**RECORDS SHOWN**
* * * * * * * * *
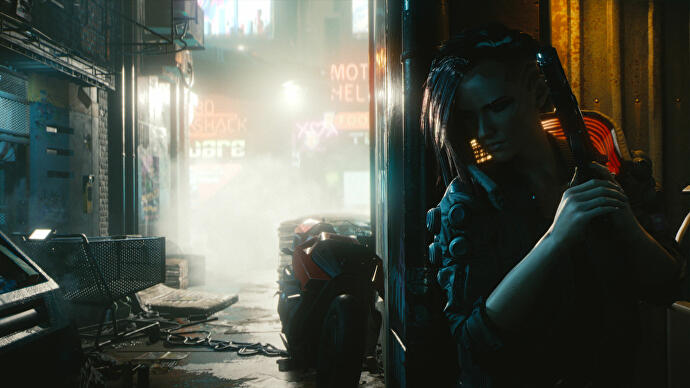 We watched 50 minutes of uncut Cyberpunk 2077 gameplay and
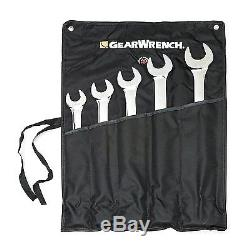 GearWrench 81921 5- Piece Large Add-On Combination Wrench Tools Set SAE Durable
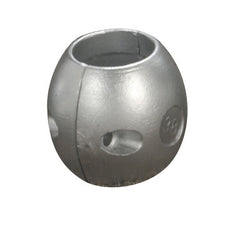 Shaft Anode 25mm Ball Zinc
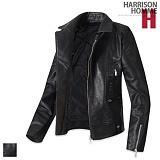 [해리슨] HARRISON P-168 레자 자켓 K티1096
* * * * * * * * *
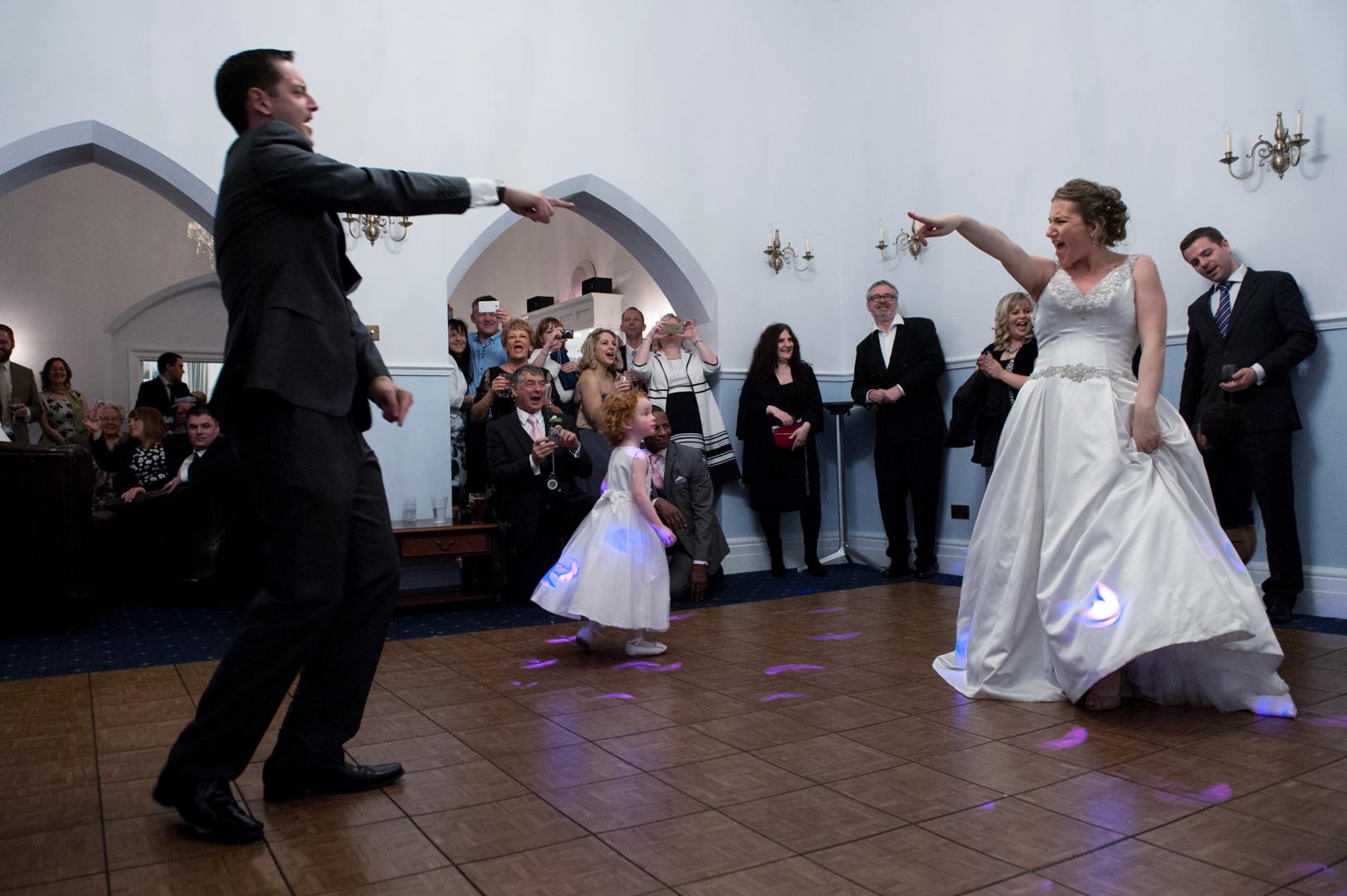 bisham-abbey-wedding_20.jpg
* * * * * * * * *
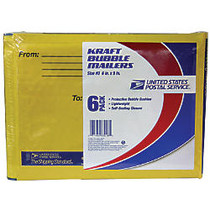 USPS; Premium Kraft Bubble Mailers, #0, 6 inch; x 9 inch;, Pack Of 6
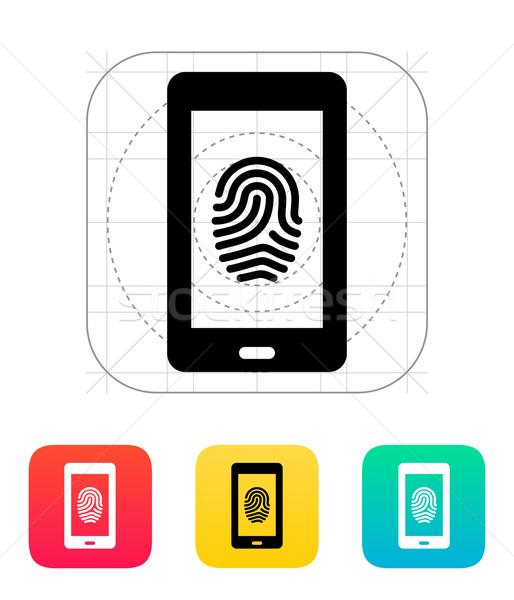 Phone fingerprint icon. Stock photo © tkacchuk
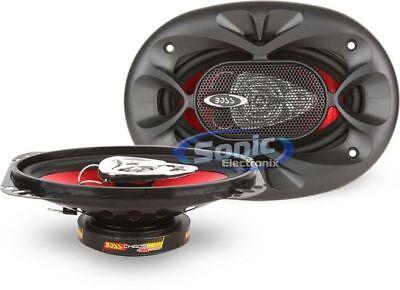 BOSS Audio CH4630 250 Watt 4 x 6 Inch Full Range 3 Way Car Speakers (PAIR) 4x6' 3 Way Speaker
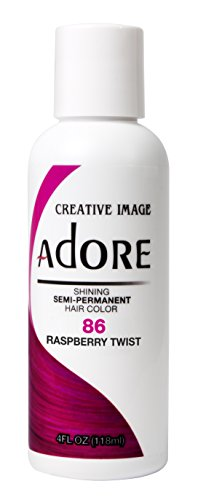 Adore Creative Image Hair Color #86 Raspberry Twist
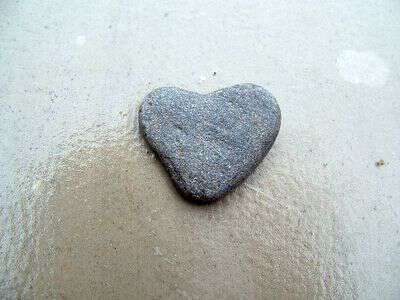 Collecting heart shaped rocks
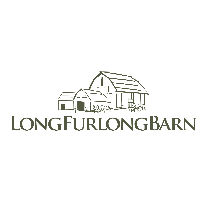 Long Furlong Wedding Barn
* * * * * * * * *
**YOUR INSTRUCTIONS**
Could you transcribe exactly the entries above, but only the lines from the one with "Adore Creative Image" through the one with "Long Furlong Wedding Barn", and without pictures?

**YOUR RESPONSE**
 Adore Creative Image Hair Color #86 Raspberry Twist
 Collecting heart shaped rocks
 Long Furlong Wedding Barn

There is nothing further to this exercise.